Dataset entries
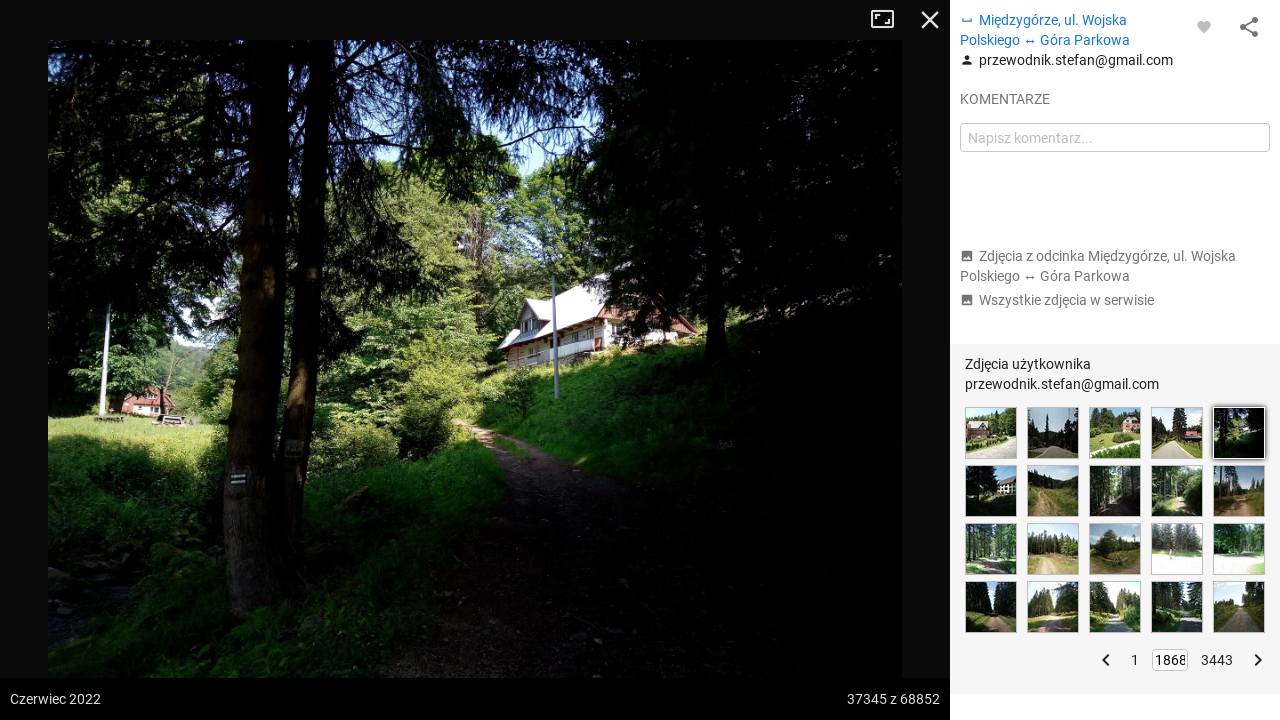

--- FILE ---
content_type: application/javascript; charset=utf-8
request_url: https://fundingchoicesmessages.google.com/f/AGSKWxUgZ3GrF6AcH_XqkWN5epR56fVN1x5E797e7OQBNvu37NcPJ_tu-LFD70UvsprAAp421S7Wg12cw82w-qzA22gCZmumq4DOWjoYA-X92MdmSVuKaUWbjf4dMKQo5SOmD_3KRcj5IOgV6sa3tqZoUmdg4YBDneuTa-1h6OuhetVO62omPEk068GdnzoD/_/absolutebm.aspx?_theme/ads//ad1_/fn_ads./adflow.
body_size: -1285
content:
window['267329bc-7ea4-4220-9a6c-40ba3d27556b'] = true;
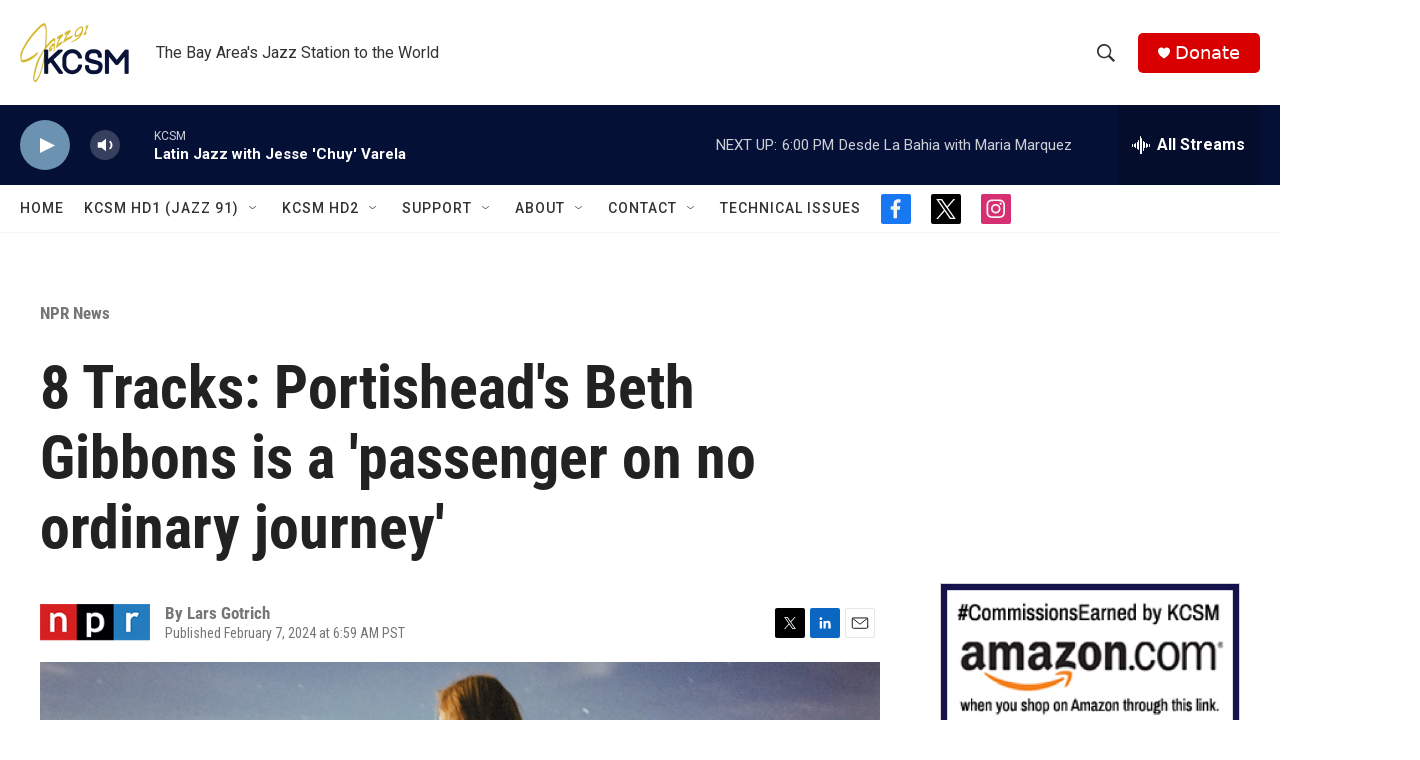

--- FILE ---
content_type: text/html; charset=utf-8
request_url: https://www.google.com/recaptcha/api2/aframe
body_size: 268
content:
<!DOCTYPE HTML><html><head><meta http-equiv="content-type" content="text/html; charset=UTF-8"></head><body><script nonce="vRBe1_tTMNARO1YtcS6QHQ">/** Anti-fraud and anti-abuse applications only. See google.com/recaptcha */ try{var clients={'sodar':'https://pagead2.googlesyndication.com/pagead/sodar?'};window.addEventListener("message",function(a){try{if(a.source===window.parent){var b=JSON.parse(a.data);var c=clients[b['id']];if(c){var d=document.createElement('img');d.src=c+b['params']+'&rc='+(localStorage.getItem("rc::a")?sessionStorage.getItem("rc::b"):"");window.document.body.appendChild(d);sessionStorage.setItem("rc::e",parseInt(sessionStorage.getItem("rc::e")||0)+1);localStorage.setItem("rc::h",'1769987526470');}}}catch(b){}});window.parent.postMessage("_grecaptcha_ready", "*");}catch(b){}</script></body></html>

■ **THE TASK**: Write out every entry above exactly as it stands, minus the pictures.

■ **RESPONSE AREA**:
--- FILE ---
content_type: application/javascript; charset=utf-8
request_url: https://fundingchoicesmessages.google.com/f/AGSKWxUgZ3GrF6AcH_XqkWN5epR56fVN1x5E797e7OQBNvu37NcPJ_tu-LFD70UvsprAAp421S7Wg12cw82w-qzA22gCZmumq4DOWjoYA-X92MdmSVuKaUWbjf4dMKQo5SOmD_3KRcj5IOgV6sa3tqZoUmdg4YBDneuTa-1h6OuhetVO62omPEk068GdnzoD/_/absolutebm.aspx?_theme/ads//ad1_/fn_ads./adflow.
body_size: -1285
content:
window['267329bc-7ea4-4220-9a6c-40ba3d27556b'] = true;

--- FILE ---
content_type: text/html; charset=utf-8
request_url: https://www.google.com/recaptcha/api2/aframe
body_size: 268
content:
<!DOCTYPE HTML><html><head><meta http-equiv="content-type" content="text/html; charset=UTF-8"></head><body><script nonce="vRBe1_tTMNARO1YtcS6QHQ">/** Anti-fraud and anti-abuse applications only. See google.com/recaptcha */ try{var clients={'sodar':'https://pagead2.googlesyndication.com/pagead/sodar?'};window.addEventListener("message",function(a){try{if(a.source===window.parent){var b=JSON.parse(a.data);var c=clients[b['id']];if(c){var d=document.createElement('img');d.src=c+b['params']+'&rc='+(localStorage.getItem("rc::a")?sessionStorage.getItem("rc::b"):"");window.document.body.appendChild(d);sessionStorage.setItem("rc::e",parseInt(sessionStorage.getItem("rc::e")||0)+1);localStorage.setItem("rc::h",'1769987526470');}}}catch(b){}});window.parent.postMessage("_grecaptcha_ready", "*");}catch(b){}</script></body></html>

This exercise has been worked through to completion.